Sprachsensibel unterrichten: Fachtag für alle Schulleitungen

|   Kreis Borken

"Sprachbildung wird vom Fach ausgehend betrachtet und geplant. Dafür ist jede Lehrkraft in ihrem Fach zuständig." Das stellte Dr. Erkan Gürsoy von der Universität Duisburg Essen in dem ganztägigen Fachtag zum Thema "Sprachsensibler Fachunterricht" heraus, der vom Schulamt für den Kreis Borken in Kooperation mit dem Kommunalen Integrationszentrum des Kreises Borken organisiert wurde. 240 Schulleitungen und Lehrkräfte aus der Deutschförderung aller Schulformen sowie Vertretungen der oberen und unteren Schulaufsicht waren in den Borkener Vennehof eingeladen.

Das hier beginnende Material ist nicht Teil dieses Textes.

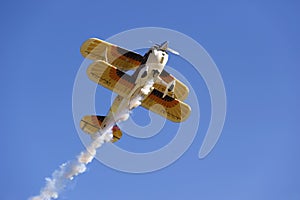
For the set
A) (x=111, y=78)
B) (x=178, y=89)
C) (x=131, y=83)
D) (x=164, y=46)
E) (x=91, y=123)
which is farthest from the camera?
(x=178, y=89)

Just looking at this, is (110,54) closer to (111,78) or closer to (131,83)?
(111,78)

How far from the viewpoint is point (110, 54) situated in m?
45.4

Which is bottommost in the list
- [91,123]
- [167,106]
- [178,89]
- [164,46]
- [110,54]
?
[91,123]

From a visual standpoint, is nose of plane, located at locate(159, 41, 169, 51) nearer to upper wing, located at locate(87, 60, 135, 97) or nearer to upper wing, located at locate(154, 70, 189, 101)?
upper wing, located at locate(154, 70, 189, 101)

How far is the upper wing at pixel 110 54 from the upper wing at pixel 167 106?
3.09 metres

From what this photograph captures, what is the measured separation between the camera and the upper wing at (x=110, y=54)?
1756 inches

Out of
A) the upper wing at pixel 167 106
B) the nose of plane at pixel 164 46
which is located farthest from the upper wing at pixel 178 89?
the nose of plane at pixel 164 46

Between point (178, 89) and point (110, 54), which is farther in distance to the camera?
point (178, 89)

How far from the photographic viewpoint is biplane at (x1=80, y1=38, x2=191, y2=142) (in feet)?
144

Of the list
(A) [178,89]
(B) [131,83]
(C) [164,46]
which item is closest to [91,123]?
(B) [131,83]

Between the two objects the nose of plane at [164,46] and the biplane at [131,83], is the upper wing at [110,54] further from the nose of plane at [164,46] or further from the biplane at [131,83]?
the nose of plane at [164,46]

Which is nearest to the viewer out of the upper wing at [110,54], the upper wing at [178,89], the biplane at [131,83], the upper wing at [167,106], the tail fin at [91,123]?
the biplane at [131,83]

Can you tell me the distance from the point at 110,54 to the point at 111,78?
6.32ft

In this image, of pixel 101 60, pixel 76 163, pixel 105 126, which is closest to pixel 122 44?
pixel 101 60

Elisabeth Büning, Leiterin des Fachbereichs Bildung, Schule, Kultur und Sport, sowie Schulrat Michael Ballmann, zuständig für das Thema Integration,  stellten zu Beginn der Veranstaltung die Bedeutsamkeit der Thematik heraus: Diese sei zwar nicht neu, aber bedingt durch vermehrte Zuwanderung zunehmend in den Focus gerückt. In der Regel entwickelten Schülerinnen und Schüler zwar schnell die Fähigkeit im Alltag miteinander zu kommunizieren, ihre bildungssprachlichen Fähigkeiten seien jedoch oft nicht sehr ausgeprägt und würden den jeweiligen schulischen Ansprüchen nicht gerecht. Das gelte auch für viele deutsche Kinder und Jugendliche. Dem entgegenzuwirken sei eine Herausforderung,  die von Kreis und Schulaufsicht sehr ernst genommen werde.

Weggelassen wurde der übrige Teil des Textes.